§ Task statement
Please pick up the passage below on Kemp's baseball career and divorce and continue it from its last sentence, leaving the data that follows it untouched.

(Text provided Opens)

Whoops. An early shoulder injury on a basepath collision; then, after rebounding following a sluggish first third of the year thanks to the injury, hit in the eye by a line drive during batting practice. Facial fracture, vision and depth perception loss, never the same player again. The Yankees eventually dealt him to the Pirates, willing to take him because of his determination, in a deal making Yankees out of Dale Berra and (especially) Jay Buhner.
Kemp lost more than that, alas. He made a jarring admission to Peter Golenbock, author of The Forever Boys: The Bittersweet World of Major League Baseball as Seen Through the Eyes of the Men Who Played One More Time. He was so single-minded about the game from boyhood forward that it cost him his marriage.
"He learned," Golenbock wrote of Kemp's days playing college ball, "that if he selfishly, myopically concentrated on his own needs — excelling at the game — he would succeed in life." Not quite. "[T]he one part of your life that seems to get cut out is family," Kemp said. "That's wrong, totally wrong."
You're on the road, and your family wants to come, and you say, 'Fine, but I'm not going to go out with you. You get up on your own and go. I have to sleep in.' And I looked at myself as being very selfish. I look back, and I see it cause a lot of problems for me. I learned it, but too late. Baseball was the most important thing.
When Kemp's playing career ended in 1988 after spells in the minors (and a fleeting sixteen games with the Rangers), he returned home to California to discover his wife asking for a divorce. The divorce happened in 1989.
"We were the American family with two beautiful, intelligent children," he said. "It was a very good situation that was thrown out the door. A lot of people were saddened when our family split up. Now I'm saying to myself, I realize there are more important things in life than baseball."
Kemp went on to play for the St. Petersburg Pelicans in the short-lived Senior Professional Baseball Association (1989-90). He did it for love of the game and to help take the sting out of his divorce, not necessarily in that order. He dealt with injuries, fought his own perfectionism, and mid-season asked for two days off — to take his two visiting children to Disney World. Owner Jim Morley granted them even if manager Bobby Tolan wasn't thrilled.

(Text provided Closes)
(Data block Opens)

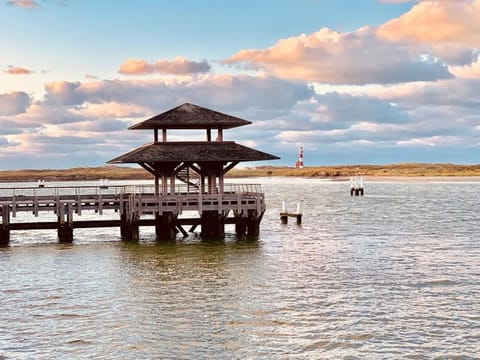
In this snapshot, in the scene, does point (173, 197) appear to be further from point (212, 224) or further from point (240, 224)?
point (240, 224)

(Data block Closes)

§ Result of the task
"You can be bitter and negative," he told Golenbock, "or you can try to get the most out of a situation, to learn from your mistakes. I'm trying to change myself so that I can enjoy life. I know that I have a long way to go, but before I never gave. Now I'm trying to give. That's the important thing."
"Mindful of how much he lost," Golenbock wrote, "[Kemp] took his kids to Disney World for two days instead of insisting that baseball come first. He knew that Bobby Tolan would be angry, that his teammates wouldn't understand, but it didn't matter anymore. The happiness of his kids, that's what counted most. The Pelicans would be there when he got back."
It's not as unreasonable as Rendon's critics might think to surmise he knows already that there are more important things in life than baseball. No matter how much or how deeply anyone loves the game, no matter how much fans who don't know him as a human being would prefer to incinerate him for admitting it.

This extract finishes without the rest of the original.